* [Set problem 1] In the article on Bulgaria's tax on expenses, what total tax on expenses does the example company owe?
* [Set problem 2] Extend the article on Bulgaria's tax on expenses, picking up right after its final line.

— BEGIN Quoted text —

To illustrate the regime in action, we consider a fictitious but typical example from our practice: the company “Innovator EOOD” has 10 employees, no public debts, and has incurred the following expenses during 2026:

  • Food vouchers: EUR 120/month per employee — EUR 14,400/year total;
  • Voluntary health insurance: EUR 40/month per employee — EUR 4,800/year total;
  • Entertainment expenses (business dinners, client meetings): EUR 8,000/year;
  • Christmas corporate party: EUR 3,000.

The tax-on-expenses calculation is as follows:

  1. Food vouchers: EUR 120 − EUR 102.26 = EUR 17.74 excess per employee per month. Base: 17.74 × 12 months × 10 employees = EUR 2,128.80. Tax (10%): EUR 212.88.
  2. Health insurance: EUR 40 − EUR 30.68 = EUR 9.32 excess. Base: 9.32 × 12 × 10 = EUR 1,118.40. Tax: EUR 111.84.
  3. Entertainment + Christmas party: EUR 8,000 + EUR 3,000 = EUR 11,000 (entire amount goes into the base). Tax: EUR 1,100.
  4. Total tax on expenses: EUR 1,424.72.

Bonus — effect on corporate income tax: the underlying expenses (EUR 14,400 + EUR 4,800 + EUR 11,000 = EUR 30,200) and the tax on them (EUR 1,424.72) are deductible and reduce taxable profit. At a 10% corporate tax rate, this yields approximately EUR 3,162 in corporate tax savings, so the net effective burden of taxing these expenses is significantly lower than the nominal 10%. For context on the general regime, see our article on taxes and social security in Bulgaria.

Effect on corporate income tax

One frequently overlooked aspect of the regime is its positive interaction with corporate income tax. Under Art. 206 CITA, both the taxed expenses themselves and the tax on expenses payable are deductible and reduce taxable profit. This means:

  • Double effect — the expenses reduce the base and the tax on expenses reduces it too;
  • Net effective rate — with a 10% corporate tax and a 10% tax on expenses, the effective net burden on entertainment and social expenses is approximately 9% of the gross amount, not 10%;
  • Tax planning — well-documented, properly-taxed benefits can be economically more attractive than equivalent gross salary increases (on which full social security contributions and personal income tax are due).

For this reason, companies often choose in-kind social benefits as a way of motivating staff with a lower overall tax burden compared to cash bonuses of equivalent value.

Filing and payment

The tax on expenses is declared and paid on the same timeline as the corporate income tax:

  • Annual corporate tax return under Art. 92 CITA — the tax is reported in a separate section of the corporate income tax return filed by all corporate taxpayers.

— END Quoted text —
— BEGIN Extracted records —

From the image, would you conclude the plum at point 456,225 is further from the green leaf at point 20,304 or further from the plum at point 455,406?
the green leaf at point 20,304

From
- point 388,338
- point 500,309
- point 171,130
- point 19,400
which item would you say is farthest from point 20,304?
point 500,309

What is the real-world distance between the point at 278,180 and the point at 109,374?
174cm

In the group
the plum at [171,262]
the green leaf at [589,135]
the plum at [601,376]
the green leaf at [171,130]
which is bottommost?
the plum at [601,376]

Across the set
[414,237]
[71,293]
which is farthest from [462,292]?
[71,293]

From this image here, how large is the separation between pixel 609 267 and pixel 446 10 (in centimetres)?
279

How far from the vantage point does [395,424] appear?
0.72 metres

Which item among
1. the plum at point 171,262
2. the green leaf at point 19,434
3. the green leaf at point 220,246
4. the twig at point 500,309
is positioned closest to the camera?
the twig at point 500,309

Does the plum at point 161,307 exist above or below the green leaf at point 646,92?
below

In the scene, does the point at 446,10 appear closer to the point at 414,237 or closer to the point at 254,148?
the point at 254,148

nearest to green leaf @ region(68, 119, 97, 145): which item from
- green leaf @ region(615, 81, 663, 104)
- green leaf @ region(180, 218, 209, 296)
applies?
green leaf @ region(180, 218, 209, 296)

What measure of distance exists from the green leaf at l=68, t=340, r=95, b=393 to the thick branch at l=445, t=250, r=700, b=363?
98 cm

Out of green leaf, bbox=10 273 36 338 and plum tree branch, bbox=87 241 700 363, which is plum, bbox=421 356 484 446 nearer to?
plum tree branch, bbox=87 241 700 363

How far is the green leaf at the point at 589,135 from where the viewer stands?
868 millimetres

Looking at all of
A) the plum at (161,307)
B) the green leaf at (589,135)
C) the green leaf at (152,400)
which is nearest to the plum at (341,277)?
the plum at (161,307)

— END Extracted records —

* [Response 1] EUR 1,424.72

* [Response 2]
  • Filing deadline: 1 March to 30 June of the year following the tax year (a unified window in force since 2022 CITA amendments).
  • Payment deadline: the same — by 30 June of the following year.
  • Election for “in-kind” taxation — for benefits in kind for personal use (Art. 204(1)(4)), the company must make an express election to be taxed under CITA rather than under PITA (Art. 24(3) PITA read with Art. 217(3) CITA). The election is declared in the annual return and applies for the entire tax year.
  • On liquidation or deregistration — the tax due is declared and paid within 30 days of the date of deletion from the Commercial Register.

Common mistakes and practical tips

From our audit and tax advisory practice, we have identified the following typical errors in applying the regime:

  1. Cash bonus labelled as a “social expense” — if the employer hands out cash or transfers sums to employee cards marked “social”, this is not an in-kind social expense and is taxed as employment income. Re-characterisation during audit triggers additional social security contributions, personal income tax and default interest.
  2. Benefit granted only to the manager or a select group — breaches the general-availability condition. The NRA may classify the benefit as a hidden profit distribution within the meaning of § 1(5) of the Additional Provisions to CITA, with the resulting negative consequences (non-deductibility, dividend tax).
  3. Failure to make the “in kind” election in the annual return — leads to automatic application of the PITA regime, which is often more costly.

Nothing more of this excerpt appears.